▶ DESCRIPTION OF THE TASK:
Select each line below that contains the word "foliage", and copy those lines.

[Data records]
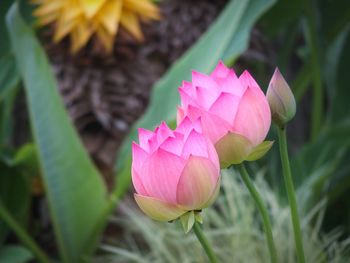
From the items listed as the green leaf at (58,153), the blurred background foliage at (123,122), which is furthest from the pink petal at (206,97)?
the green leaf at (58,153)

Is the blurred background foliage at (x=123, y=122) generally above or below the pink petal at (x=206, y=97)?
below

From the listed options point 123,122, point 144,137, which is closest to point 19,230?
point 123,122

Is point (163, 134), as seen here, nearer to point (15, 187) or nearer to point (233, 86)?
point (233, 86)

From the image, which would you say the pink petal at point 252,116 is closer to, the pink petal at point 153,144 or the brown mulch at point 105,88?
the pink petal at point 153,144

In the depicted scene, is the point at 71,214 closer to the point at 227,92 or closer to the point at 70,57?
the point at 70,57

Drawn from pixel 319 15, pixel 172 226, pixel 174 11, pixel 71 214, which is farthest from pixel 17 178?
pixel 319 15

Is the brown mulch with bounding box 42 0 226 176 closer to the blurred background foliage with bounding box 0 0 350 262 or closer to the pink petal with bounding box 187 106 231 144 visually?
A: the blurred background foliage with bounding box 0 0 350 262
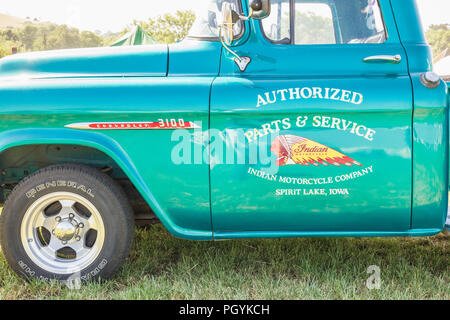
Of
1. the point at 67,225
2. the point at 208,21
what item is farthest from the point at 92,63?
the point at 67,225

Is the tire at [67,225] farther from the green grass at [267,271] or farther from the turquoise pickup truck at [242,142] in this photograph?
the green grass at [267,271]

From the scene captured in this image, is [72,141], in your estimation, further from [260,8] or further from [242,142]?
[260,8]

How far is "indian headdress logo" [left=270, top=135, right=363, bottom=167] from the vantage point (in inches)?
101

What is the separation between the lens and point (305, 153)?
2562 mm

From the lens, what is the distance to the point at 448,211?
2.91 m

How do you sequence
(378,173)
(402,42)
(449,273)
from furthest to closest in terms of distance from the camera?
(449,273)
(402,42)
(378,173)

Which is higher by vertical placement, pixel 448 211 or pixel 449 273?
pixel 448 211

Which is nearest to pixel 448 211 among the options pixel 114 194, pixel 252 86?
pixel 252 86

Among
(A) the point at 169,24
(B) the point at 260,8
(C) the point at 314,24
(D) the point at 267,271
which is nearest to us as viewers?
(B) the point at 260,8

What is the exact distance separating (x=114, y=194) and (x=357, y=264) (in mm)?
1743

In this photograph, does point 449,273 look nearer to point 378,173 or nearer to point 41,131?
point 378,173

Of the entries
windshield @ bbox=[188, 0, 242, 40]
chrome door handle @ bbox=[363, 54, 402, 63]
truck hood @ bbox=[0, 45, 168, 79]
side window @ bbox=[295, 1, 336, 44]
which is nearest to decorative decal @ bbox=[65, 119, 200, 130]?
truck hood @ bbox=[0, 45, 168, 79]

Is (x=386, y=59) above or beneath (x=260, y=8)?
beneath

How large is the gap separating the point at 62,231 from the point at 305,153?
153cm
...
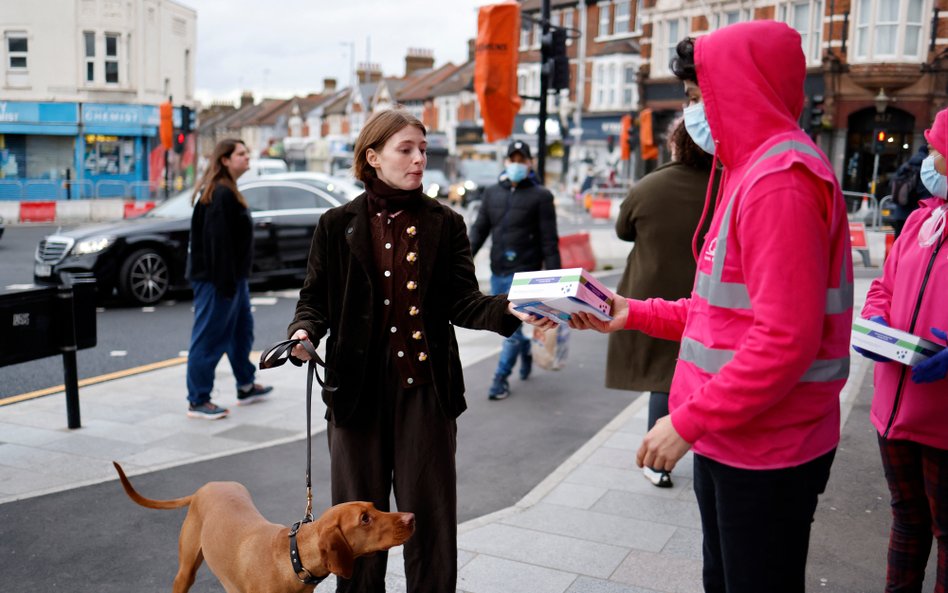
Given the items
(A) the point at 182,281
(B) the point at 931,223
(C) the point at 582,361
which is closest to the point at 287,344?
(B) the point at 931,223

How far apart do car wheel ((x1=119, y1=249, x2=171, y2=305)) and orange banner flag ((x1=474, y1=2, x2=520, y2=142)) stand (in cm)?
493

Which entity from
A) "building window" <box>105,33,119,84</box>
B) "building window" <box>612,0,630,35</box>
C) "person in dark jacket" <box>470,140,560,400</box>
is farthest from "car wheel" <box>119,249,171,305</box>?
* * *
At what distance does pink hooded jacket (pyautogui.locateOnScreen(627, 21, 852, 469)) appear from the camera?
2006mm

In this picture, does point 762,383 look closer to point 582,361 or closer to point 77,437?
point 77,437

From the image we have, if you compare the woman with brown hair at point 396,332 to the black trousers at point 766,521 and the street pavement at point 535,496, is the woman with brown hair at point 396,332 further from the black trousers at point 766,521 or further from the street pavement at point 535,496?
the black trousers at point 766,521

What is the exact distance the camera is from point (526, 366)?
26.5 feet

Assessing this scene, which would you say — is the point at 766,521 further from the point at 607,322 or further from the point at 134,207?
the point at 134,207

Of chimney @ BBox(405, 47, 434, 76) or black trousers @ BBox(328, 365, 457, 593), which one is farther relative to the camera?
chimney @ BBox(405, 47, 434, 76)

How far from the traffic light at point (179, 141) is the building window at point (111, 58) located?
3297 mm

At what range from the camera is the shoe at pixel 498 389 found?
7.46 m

▶ SOLUTION FOR THIS TASK:
From the items listed as the green leaf at (58,153), the blurred background foliage at (123,122), which is furthest from the pink petal at (206,97)?
Is the blurred background foliage at (x=123, y=122) generally above or below the pink petal at (x=206, y=97)?
Is the brown mulch with bounding box 42 0 226 176 closer to the blurred background foliage with bounding box 0 0 350 262 or closer to the pink petal with bounding box 187 106 231 144 visually?
A: the blurred background foliage with bounding box 0 0 350 262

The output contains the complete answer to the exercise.